US dry gas production averaged 70.6 Bcf/d for the week ended October 21, relatively flat from the prior week's average of 70.4 Bcf/d. The maintenance on Alliance pipeline ended on October 21, causing Canadian imports in the Midwest to surge 1.2 Bcf/d. Week on week, imports from Canada declined by 0.6 Bcf/d. Given offsetting moves from production and imports from Canada, total US supply only declined by 0.2 Bcf/d. Warm temperatures blanketed the more densely populated and demand-heavy East Coast this week; average daily temperatures in New York City peaked at 77 degrees on October 19, which is a massive 20 degrees above the historic norm. Power demand on the US level responded by peaking to 29.6 Bcf/d on Thursday, where the weekly change was for 1 Bcf/d, while residential/commercial demand fell by 1.5 Bcf/d. Exports to Mexico remained flat week on week, as well as LNG feedgas. The rough four week timeline for Sabine Pass' maintenance has come and gone, while nominations have slowly crept up throughout this week, indicating that a startup this weekend or next week could be likely. Temperatures are forecast to cool by roughly 6 degrees into next week, which could add as much as 3.7 Bcf/d of upside for US residential/commercial demand.

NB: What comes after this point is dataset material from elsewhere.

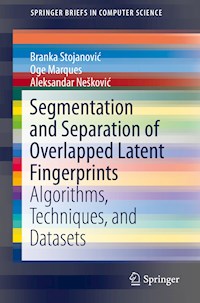 Segmentation and Separation of Overlapped Latent Fingerprints - Branka Stojanović - ebook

Thursday’s Daily Canadian Observer discussed a strengthening in December Dawn futures from November futures. This is possibly due to the additional demand Dawn is set to undergo in December, as 644 MMcf/d of contracts to use AECO gas to meet East Canadian demand will change the delivery point from AECO to Dawn when TransCanada completes work at the Maple compressor (scheduled for late-November). The AECO market also may be expecting a similar shift in market dynamics, as November futures basis is trading at minus 80 cents, and then basis sharply weakens to minus 98 cents in December and then averages minus $1.01 for the remainder of the winter strip. Over the past five years, November AECO basis has traded within 8 cents of December. An 18 cent drop from November to December could be due to Empress losing 644 MMcf/d of contracts to take gas to East Canada at the end of November.